From reading their journals I know they made good use of that freedom. They made excursions to Lantau and Macao, went to museums and discovered how vibrant and interesting the various districts of the HK SAR can be. Many of them also made modest contributions to the HK economy. They shopped a lot, and some visited the Jockey Club in Happy Valley.

Elanna Tam, US Foreign Commercial Service

Laurence Li, Hong Kong Securities and Futures Commission

ICAC

USDA

Gordon Cleveland, USDA.


Shenzhen Stock Exchange.
Posted from my Sony U

Teaching the course was very rewarding (perhaps “orchestrating” is a better word, since I did only a minor part of the lecturing). For me this experience completed a meaningful circle.
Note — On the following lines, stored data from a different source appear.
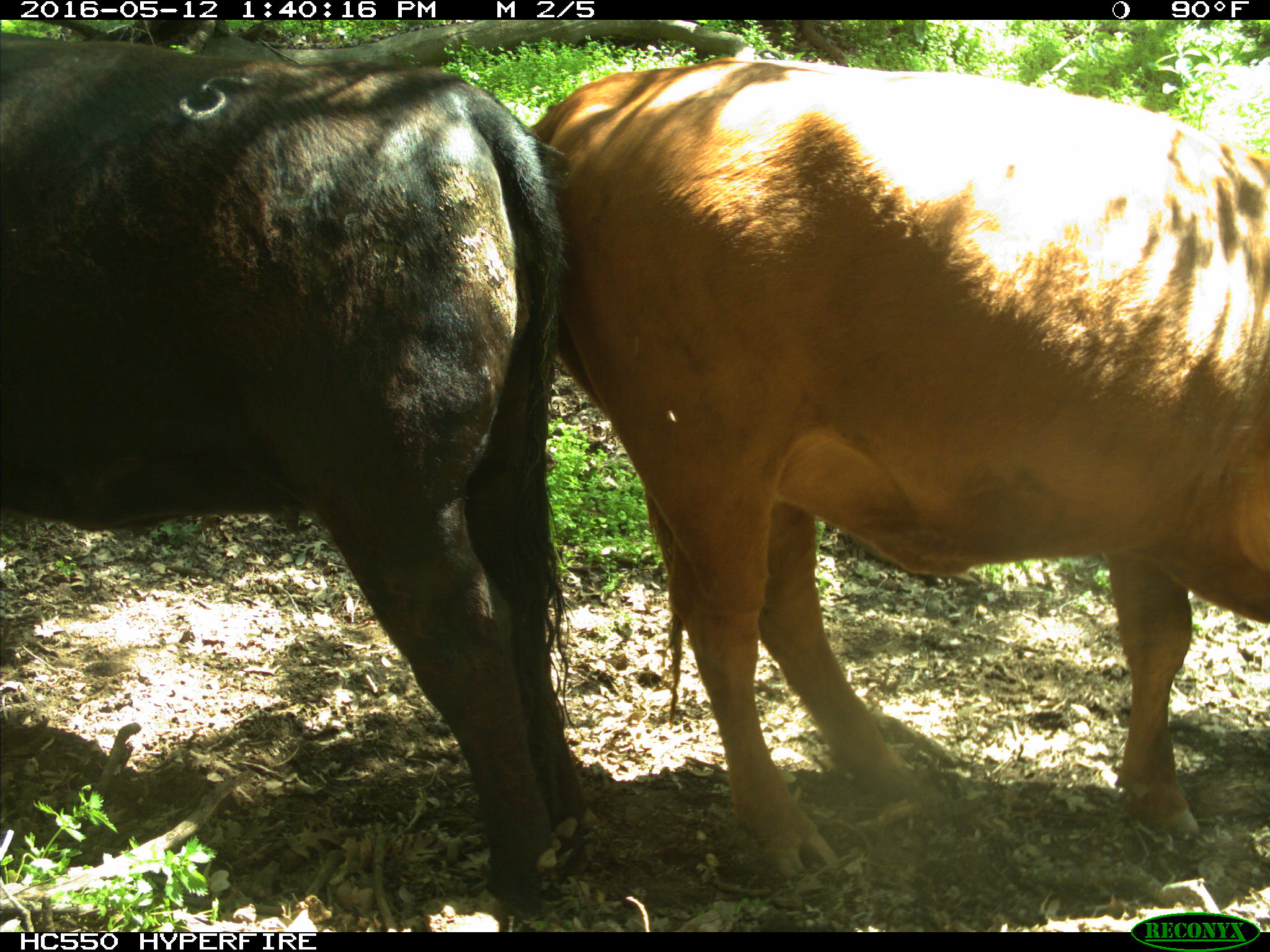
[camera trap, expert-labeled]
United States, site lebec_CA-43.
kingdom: Animalia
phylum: Chordata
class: Mammalia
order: Artiodactyla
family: Bovidae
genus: Bos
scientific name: Bos taurus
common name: domestic cow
Bos taurus (domestic cow).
Fifteen years ago I made my own first trip to Asia as an undergraduate on a study-abroad class. We went to Hong Kong and then into the PRC. We happened to arrive on the mainland just days before tanks rolled into Tiananmen Square on June 4, 1989.

We were in Anhui Province, far from Beijing, in the small city of Wuhu. That’s the home of Anhui Normal University, an institution with which my Alabama college expected to develop an exchange program.

Even in Wuhu there were protests. The day after tanks cleared the Square in Beijing, An Shi Da students marched onto the streets outside their campus. They wore white to express mourning. They carried wreaths they’d made from tissue paper. They wanted to inspire a general strike. Many had friends in Beijing whose fates they didn’t know. They’d been boycotting classes throughout the spring.

Watching the violence on CNN, our parents were of course distraught. It was unclear what would happen next. There were rumors of splits within the army, talk of possible civil war. In any case, blood was already on the square in Beijing. Nobody’s parents would be assuaged just because violence hadn’t yet erupted in Wuhu. We had to cut the visit short. But foreigners were stampeding out of China. You couldn’t easily book a flight home. We traveled from Wuhu to Anhui’s capital Hefei, then on to Nanjing. From there we got a flight back to Hong Kong. After a night there, we flew back to the U.S.

Reporters met our plane in Birmingham; we were big local news–locals trapped “behind the lines” as history unfolded. I had no comment. I had nothing coherent to say; I felt conflicted and overwhelmed, unable to process what I’d experienced. I’ve spent much of the last 15 years studying China, trying to sort it out.

China is now vastly different than it was in 1989. At least in some ways. Transformation hasn’t come to all areas.

This January, leading my own class trip to China, I awoke to find the headline, “Zhao Ziyang is finally free” on the front page of the South China Morning Post.

Later that day I met two young mainlanders in Hong Kong. Both were recent graduates of PRC colleges. I mentioned Zhao Ziyang’s death to them. They’d not yet heard about it. Worse, they didn’t know who he was. The memory of Zhao, the former head of the Chinese Communist Party, had been effectively erased from their world. That gave me chills, recalling some of what I felt in the PRC 15 and a half years before.